[Что требуется]
Пожалуйста, ответьте по отрывку о Наталье Ивановне Булатовой: в каком году семья Козловых переехала в Белоногово?

Десять лет назад, 11 апреля, перестало биться сердце Натальи Ивановны Булатовой. Дата её смерти совпала с событием, ставшим судьбоносным для многих жителей нашей Родины. Эта дата установлена в память о произошедшем 11 апреля 1945 года интернациональном восстании узников нацистского концентрационного лагеря Бухенвальд в Веймаре, называемого «лагерем смерти».
Наталья Ивановна Булатова находилась в трудовых лагерях Германии с 15 июля 1942 года по октябрь 1945 года. Как же случилось, что юная, тогда ей было всего 16 лет, жительница села Белоногово оказалась в немецком плену?
Начало войны. Евдокия Максимовна и Иван Пудович Козловы до 1939 года жили в Смоленской области, в деревне Вейно. Земля там была неплодородная, лесов и вовсе не было. О богатой природе Зауралья они узнали от Парфёна Кривощёкова из села Белоногово Куртамышского района, участвовавшего на строительстве федеральной трассы «Москва-Минск». И в 1939 году переехали в Белоногово.
В 1941 году в начале июня после окончания занятий в школе их дочь Наташа поехала на каникулы к бабушке Вассе и дедушке Максиму в Ярцево. А в июле Смоленскую область оккупировали. Вот как Наталья Ивановна описывала события тех дней: «…Когда бригадир животноводства ушёл на фронт, меня попросили принять его работу. Отделение «Кузьмино» было недалеко от центра совхоза, всего там содержалось 500 голов дойных коров. Я, как комсомолка, не могла отказаться, да и была уверена в том, что справлюсь с поставленной задачей. 14 июля меня срочно вызвали в контору совхоза, чтобы решить вопрос об эвакуации скота. Мы думали, что началась очередная бомбёжка, а это уже шёл настоящий бой, а 15-го пришли немцы.
Мы прятались в небольших окопчиках, не имея при себе ни воды, ни продуктов. Мы надеялись, что наши потеснят врага и нас скоро освободят. Но, увы, этого не произошло…».
В оккупации. В начале августа прятавшихся в окопах жителей согнали на площадку за скотным двором. А потом отвели в сторону передовой.
Мы оказались в деревне Вейно, где я родилась и мы жили до переезда в Курганскую область. Приютила нас большая семья Никифора Демьяновича Романова. Дедушка тогда уже сильно болел и умер, они нам помогли похоронить его. Мимо деревни вели пленных, многие из них пытались убежать, их расстреливали на месте. Мы помогли скрыться сбежавшему учителю из Красноярска, но он был тяжело ранен, и спасти его не удалось.

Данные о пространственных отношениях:
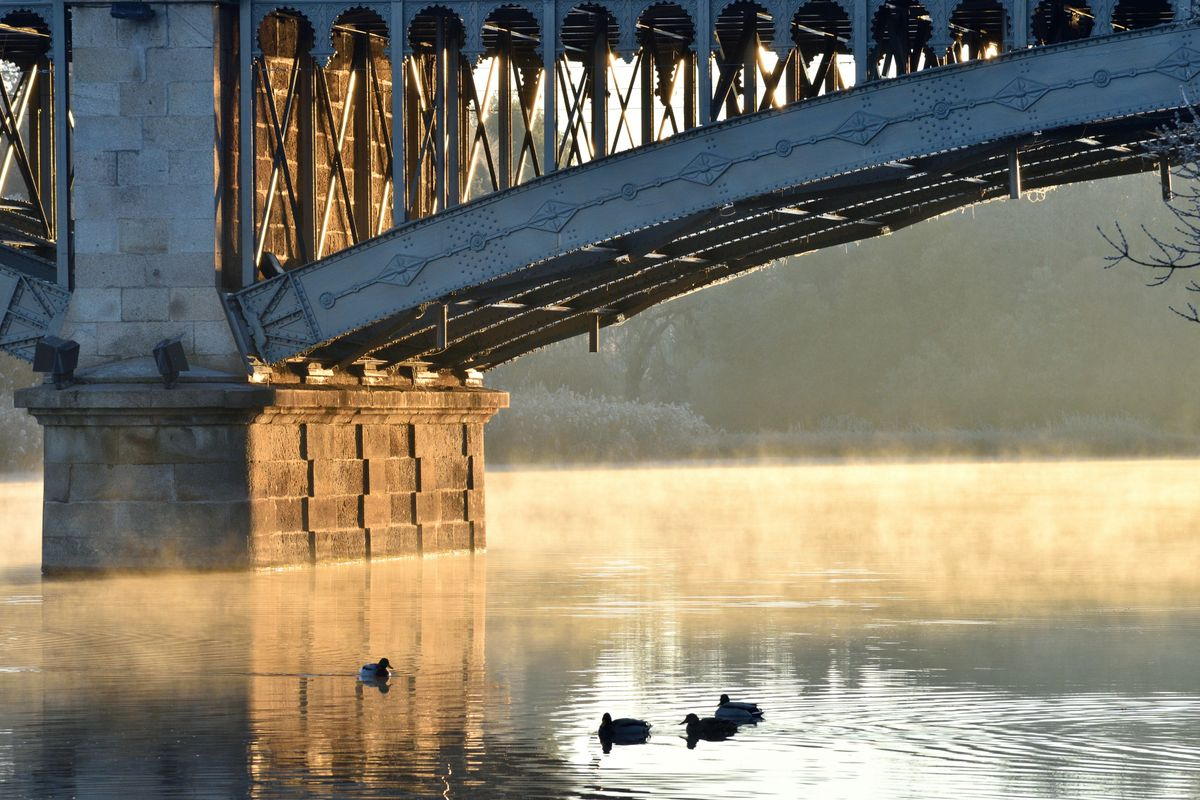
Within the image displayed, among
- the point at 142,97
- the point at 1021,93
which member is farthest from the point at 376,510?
the point at 1021,93

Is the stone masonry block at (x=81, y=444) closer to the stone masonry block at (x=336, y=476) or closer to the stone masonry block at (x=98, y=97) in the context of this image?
the stone masonry block at (x=336, y=476)

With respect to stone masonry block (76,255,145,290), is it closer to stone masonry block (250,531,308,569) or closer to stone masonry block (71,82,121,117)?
stone masonry block (71,82,121,117)

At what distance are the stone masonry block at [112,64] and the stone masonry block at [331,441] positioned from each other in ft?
15.7

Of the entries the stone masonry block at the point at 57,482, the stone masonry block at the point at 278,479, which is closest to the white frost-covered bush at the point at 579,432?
the stone masonry block at the point at 278,479

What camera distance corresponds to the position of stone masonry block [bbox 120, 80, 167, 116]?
29734 mm

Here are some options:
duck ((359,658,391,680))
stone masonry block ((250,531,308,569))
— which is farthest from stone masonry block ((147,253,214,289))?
duck ((359,658,391,680))

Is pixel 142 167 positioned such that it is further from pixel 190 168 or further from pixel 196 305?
pixel 196 305

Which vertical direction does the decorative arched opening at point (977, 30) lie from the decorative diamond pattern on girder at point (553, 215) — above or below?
above

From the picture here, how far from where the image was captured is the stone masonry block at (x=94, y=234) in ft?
98.2

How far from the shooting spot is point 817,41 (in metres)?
34.5

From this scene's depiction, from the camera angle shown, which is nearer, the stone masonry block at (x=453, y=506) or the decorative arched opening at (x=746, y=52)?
the decorative arched opening at (x=746, y=52)

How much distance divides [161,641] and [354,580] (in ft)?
25.1

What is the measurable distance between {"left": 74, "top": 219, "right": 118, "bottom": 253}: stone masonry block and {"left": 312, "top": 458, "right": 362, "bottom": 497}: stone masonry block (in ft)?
12.3

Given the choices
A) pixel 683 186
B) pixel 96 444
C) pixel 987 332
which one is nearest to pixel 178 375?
pixel 96 444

[Ожидаемый ответ]
В 1939 году.